§ Assignment
All the entries, exactly as they read, must be written out again.
= Beginning of Section =
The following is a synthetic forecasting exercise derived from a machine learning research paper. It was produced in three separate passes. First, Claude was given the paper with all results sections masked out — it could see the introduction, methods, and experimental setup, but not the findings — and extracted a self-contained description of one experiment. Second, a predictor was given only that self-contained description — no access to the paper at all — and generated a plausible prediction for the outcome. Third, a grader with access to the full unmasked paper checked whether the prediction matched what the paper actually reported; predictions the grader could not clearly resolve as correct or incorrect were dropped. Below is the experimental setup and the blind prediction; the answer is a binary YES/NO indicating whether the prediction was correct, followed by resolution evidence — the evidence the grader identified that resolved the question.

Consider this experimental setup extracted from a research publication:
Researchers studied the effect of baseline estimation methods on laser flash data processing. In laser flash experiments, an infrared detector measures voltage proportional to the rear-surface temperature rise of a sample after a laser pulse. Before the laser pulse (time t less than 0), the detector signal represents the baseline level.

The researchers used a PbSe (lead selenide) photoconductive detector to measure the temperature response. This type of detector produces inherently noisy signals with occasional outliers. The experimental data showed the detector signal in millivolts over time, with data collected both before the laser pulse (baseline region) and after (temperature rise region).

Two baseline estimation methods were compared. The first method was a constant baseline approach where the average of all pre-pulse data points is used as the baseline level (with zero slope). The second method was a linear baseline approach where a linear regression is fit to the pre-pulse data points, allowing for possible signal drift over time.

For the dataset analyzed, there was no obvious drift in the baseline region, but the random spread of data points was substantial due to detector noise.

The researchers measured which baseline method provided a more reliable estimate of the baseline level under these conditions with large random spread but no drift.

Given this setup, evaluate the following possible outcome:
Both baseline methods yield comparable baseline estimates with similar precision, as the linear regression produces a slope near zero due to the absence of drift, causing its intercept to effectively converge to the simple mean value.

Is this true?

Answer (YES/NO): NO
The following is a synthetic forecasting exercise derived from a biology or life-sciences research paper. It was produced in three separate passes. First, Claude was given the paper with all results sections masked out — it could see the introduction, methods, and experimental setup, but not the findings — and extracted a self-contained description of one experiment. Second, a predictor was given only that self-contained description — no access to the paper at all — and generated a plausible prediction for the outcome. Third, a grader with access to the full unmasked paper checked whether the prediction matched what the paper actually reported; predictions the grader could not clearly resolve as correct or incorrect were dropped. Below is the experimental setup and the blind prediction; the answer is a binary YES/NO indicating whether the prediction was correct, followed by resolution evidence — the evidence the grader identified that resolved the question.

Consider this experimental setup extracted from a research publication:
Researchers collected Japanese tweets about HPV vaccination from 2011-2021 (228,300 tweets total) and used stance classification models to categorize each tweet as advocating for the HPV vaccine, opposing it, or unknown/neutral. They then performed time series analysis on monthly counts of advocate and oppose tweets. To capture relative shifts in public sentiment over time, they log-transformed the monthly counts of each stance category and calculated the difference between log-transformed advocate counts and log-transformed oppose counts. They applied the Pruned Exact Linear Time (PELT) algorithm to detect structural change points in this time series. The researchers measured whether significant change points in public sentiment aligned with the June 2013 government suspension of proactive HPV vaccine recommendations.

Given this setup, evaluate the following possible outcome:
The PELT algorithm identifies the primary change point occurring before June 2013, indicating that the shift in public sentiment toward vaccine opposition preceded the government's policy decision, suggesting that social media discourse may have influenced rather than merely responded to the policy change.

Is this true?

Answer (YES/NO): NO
= End of Section =
§ Exercise result
The following is a synthetic forecasting exercise derived from a machine learning research paper. It was produced in three separate passes. First, Claude was given the paper with all results sections masked out — it could see the introduction, methods, and experimental setup, but not the findings — and extracted a self-contained description of one experiment. Second, a predictor was given only that self-contained description — no access to the paper at all — and generated a plausible prediction for the outcome. Third, a grader with access to the full unmasked paper checked whether the prediction matched what the paper actually reported; predictions the grader could not clearly resolve as correct or incorrect were dropped. Below is the experimental setup and the blind prediction; the answer is a binary YES/NO indicating whether the prediction was correct, followed by resolution evidence — the evidence the grader identified that resolved the question.

Consider this experimental setup extracted from a research publication:
Researchers studied the effect of baseline estimation methods on laser flash data processing. In laser flash experiments, an infrared detector measures voltage proportional to the rear-surface temperature rise of a sample after a laser pulse. Before the laser pulse (time t less than 0), the detector signal represents the baseline level.

The researchers used a PbSe (lead selenide) photoconductive detector to measure the temperature response. This type of detector produces inherently noisy signals with occasional outliers. The experimental data showed the detector signal in millivolts over time, with data collected both before the laser pulse (baseline region) and after (temperature rise region).

Two baseline estimation methods were compared. The first method was a constant baseline approach where the average of all pre-pulse data points is used as the baseline level (with zero slope). The second method was a linear baseline approach where a linear regression is fit to the pre-pulse data points, allowing for possible signal drift over time.

For the dataset analyzed, there was no obvious drift in the baseline region, but the random spread of data points was substantial due to detector noise.

The researchers measured which baseline method provided a more reliable estimate of the baseline level under these conditions with large random spread but no drift.

Given this setup, evaluate the following possible outcome:
Both baseline methods yield comparable baseline estimates with similar precision, as the linear regression produces a slope near zero due to the absence of drift, causing its intercept to effectively converge to the simple mean value.

Is this true?

Answer (YES/NO): NO
The following is a synthetic forecasting exercise derived from a biology or life-sciences research paper. It was produced in three separate passes. First, Claude was given the paper with all results sections masked out — it could see the introduction, methods, and experimental setup, but not the findings — and extracted a self-contained description of one experiment. Second, a predictor was given only that self-contained description — no access to the paper at all — and generated a plausible prediction for the outcome. Third, a grader with access to the full unmasked paper checked whether the prediction matched what the paper actually reported; predictions the grader could not clearly resolve as correct or incorrect were dropped. Below is the experimental setup and the blind prediction; the answer is a binary YES/NO indicating whether the prediction was correct, followed by resolution evidence — the evidence the grader identified that resolved the question.

Consider this experimental setup extracted from a research publication:
Researchers collected Japanese tweets about HPV vaccination from 2011-2021 (228,300 tweets total) and used stance classification models to categorize each tweet as advocating for the HPV vaccine, opposing it, or unknown/neutral. They then performed time series analysis on monthly counts of advocate and oppose tweets. To capture relative shifts in public sentiment over time, they log-transformed the monthly counts of each stance category and calculated the difference between log-transformed advocate counts and log-transformed oppose counts. They applied the Pruned Exact Linear Time (PELT) algorithm to detect structural change points in this time series. The researchers measured whether significant change points in public sentiment aligned with the June 2013 government suspension of proactive HPV vaccine recommendations.

Given this setup, evaluate the following possible outcome:
The PELT algorithm identifies the primary change point occurring before June 2013, indicating that the shift in public sentiment toward vaccine opposition preceded the government's policy decision, suggesting that social media discourse may have influenced rather than merely responded to the policy change.

Is this true?

Answer (YES/NO): NO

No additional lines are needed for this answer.